Ever seen a ceiling made of 500 individually-painted, brightly coloured Japanese skateboards? Or walked through a tin fleet of origami cranes that hang in limbo? Chuck in a purple, 10-metre neon-lit bar and you have Bondi’s PaperPlanes. Hidden away from the tourist-driven chaos of Campbell Parade, PaperPlanes is the brainchild of brothers Matt, Chris and Tim Barge (of Barge8), who also own LL Wine and Dine in Potts Point, together with business partner Phil Capaldi.
The restaurant design features a quirky mix of kitsch Tokyo pop culture (think Manga comics) and Bondi sass. When we walk in the doors, it’s like we’ve been transported to downtown Tokyo, but the crowd, mostly made up of Bondi’s beautiful people in all their golden-skinned, Tsubi-wearing glory, reminds us that we’re still firmly planted on Australian soil.

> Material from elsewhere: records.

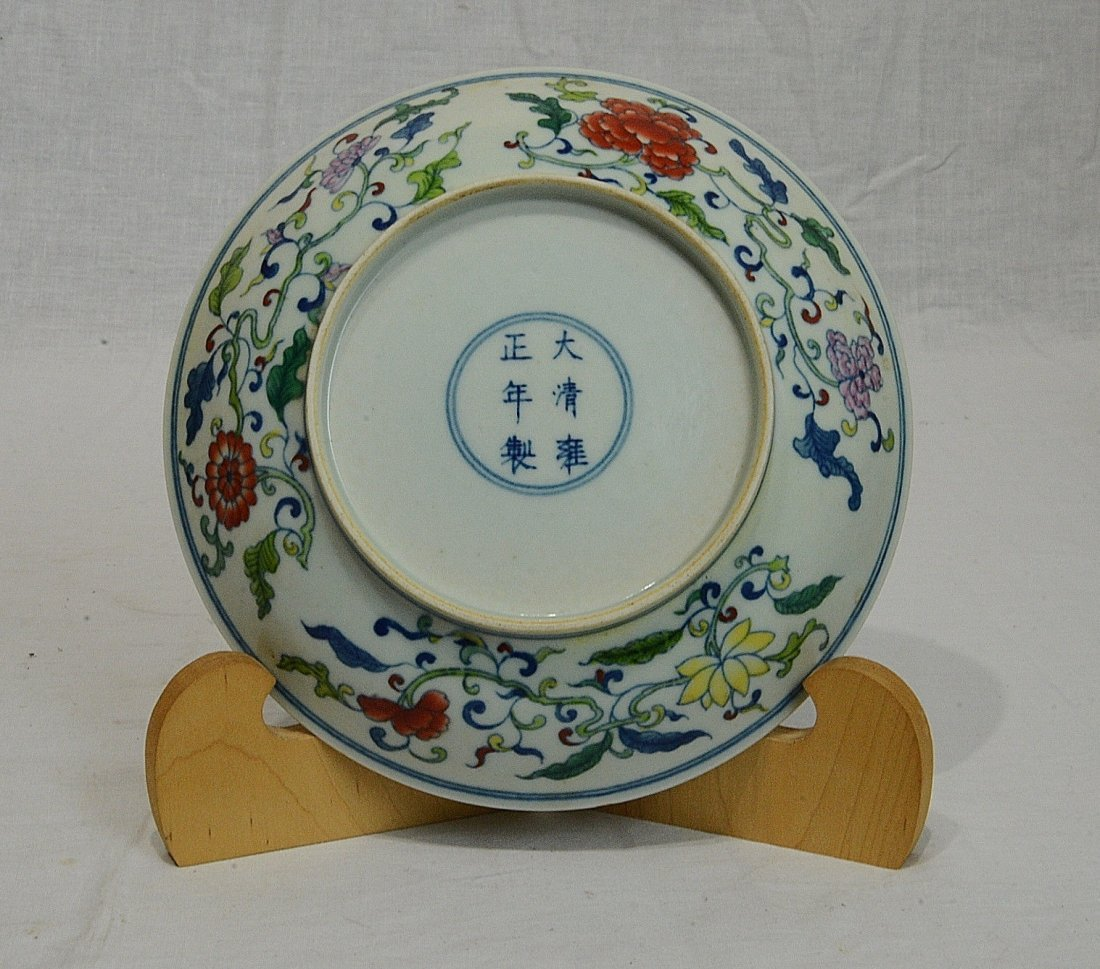Chinese Dou-Cai Porcelain Plate With Mark - 2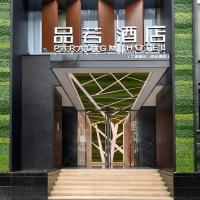 Guangzhou Paradigm Hotel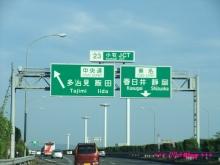 +++ りり☆Blog evolution +++ 広島在住OLの何かやらかしてる日記(・ω・)-20090919_103.jpg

An origami-folded menu reveals an array of modern Asian cuisine that has a clear Japanese bent. It’s been created by former LL Wine and Dine head chef, Jin Kung. For starters, the edamame is served with a seriously hot chilli sea salt and provides the perfect excuse for throwing back one of their signature cocktails – the ginger and lychee martini. A sesame seed-crusted yellow fin tuna is seared and sliced in rectangular mouthfuls, topped with a pinch of fried garlic and macro herbs.

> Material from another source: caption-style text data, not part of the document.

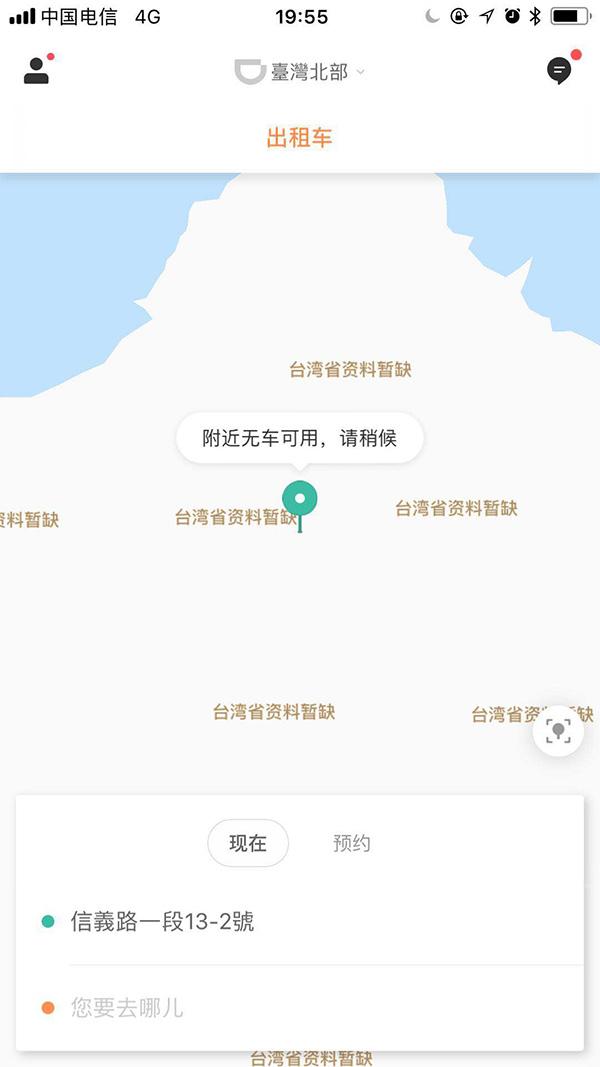 滴滴进军台湾市场:已开始招募司机 要求较严苛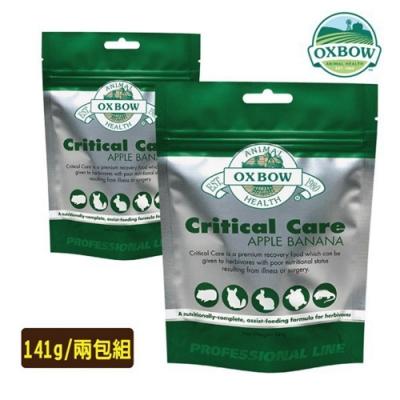 美國OXBOW - 草食動物營養粉小動物處方-香蕉蘋果- 141克 -兩包組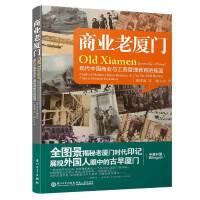 商业老厦门:现代中国商业与工商管理教育的摇篮
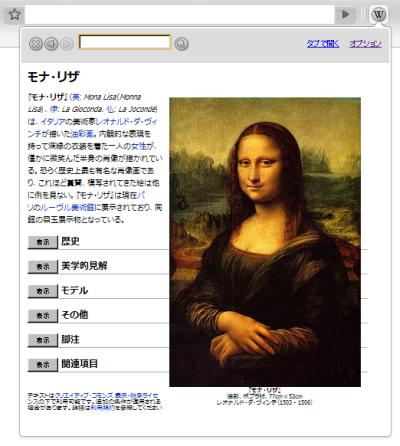 Wikipedia Companion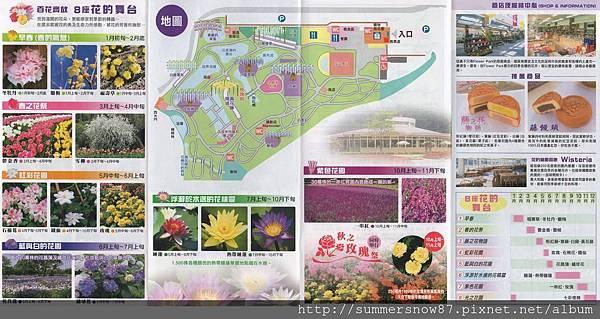 足利花卉公園 花的樂園中文版-002.JPG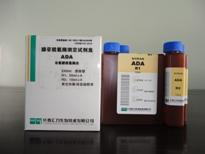 腺苷脱氨酶(ADA)测定试剂盒(谷氨酸脱氢酶法)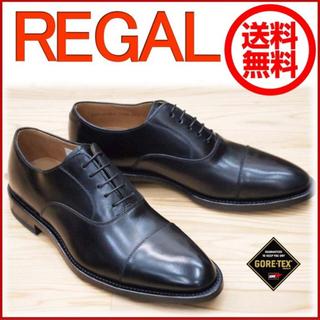 リーガル(REGAL)のREGAL リーガル ストレートチップ 705RBH ブラック GORE-TEX(ドレス/ビジネス)
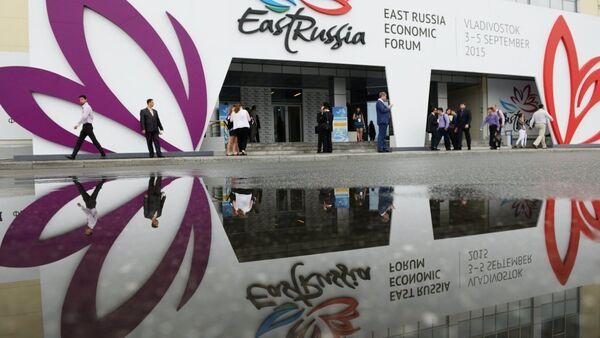 Istočni ekonomski forum u Vladivostoku - Sputnik Srbija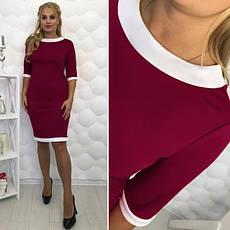 Платье-футляр классическое с манжетом большие размеры коралл, фото 2
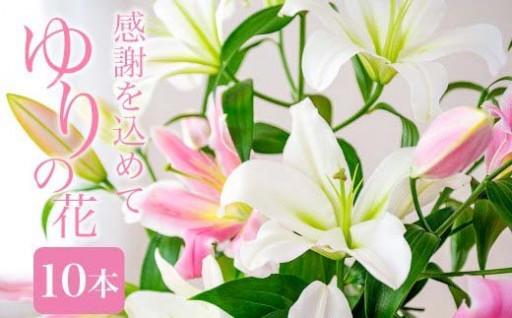 ご自宅や贈答用として大人気!西和賀 ゆりの花束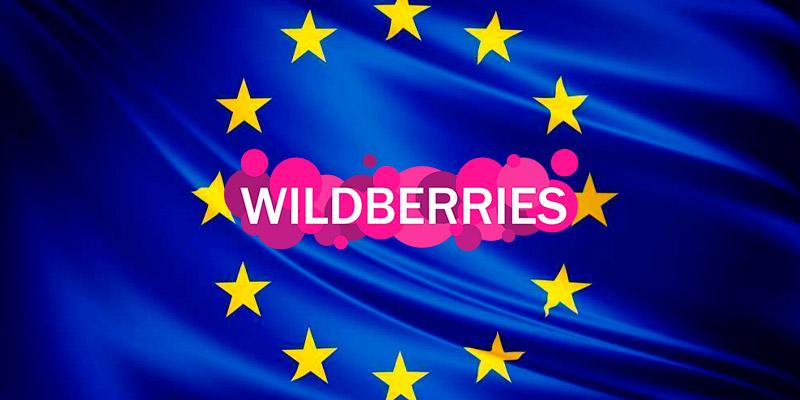 Wildberries продолжает покорять Евросоюз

The special of the day, a pretty ceviche dish of salmon, watermelon and avocado is testament to how well Asian flavours and Australian ingredients work hand-in-hand. After our cold appetisers, the kushiyaki (grilled skewers) become the perfect ‘transition dish’ from entrée to main. The shiitake mushroom stuffed with a truffle and prawn butter has a curious flavour that is beguiling but it is the red miso eggplant that is truly impressive. The cubes of eggplant ooze with a salty-yet-sweet sauce and the only problem with the dish is that there just isn’t enough of it. The sake-flamed teriyaki chicken is served with sautéed white wild mushrooms, giving the dish an interesting edge that makes you wonder, why don’t more Japanese restaurants serve this?
There are nine different sakes in 60-millilitre, 240-millilitre and 720-millilitre sizes, and an international wine list that spans European and South American varietals as well as Australian drops. The cocktails, however, are what you’re here for – with a range of standard concoctions, served with Asian twists like fresh yuzu, shochu and wasabi infused vodka.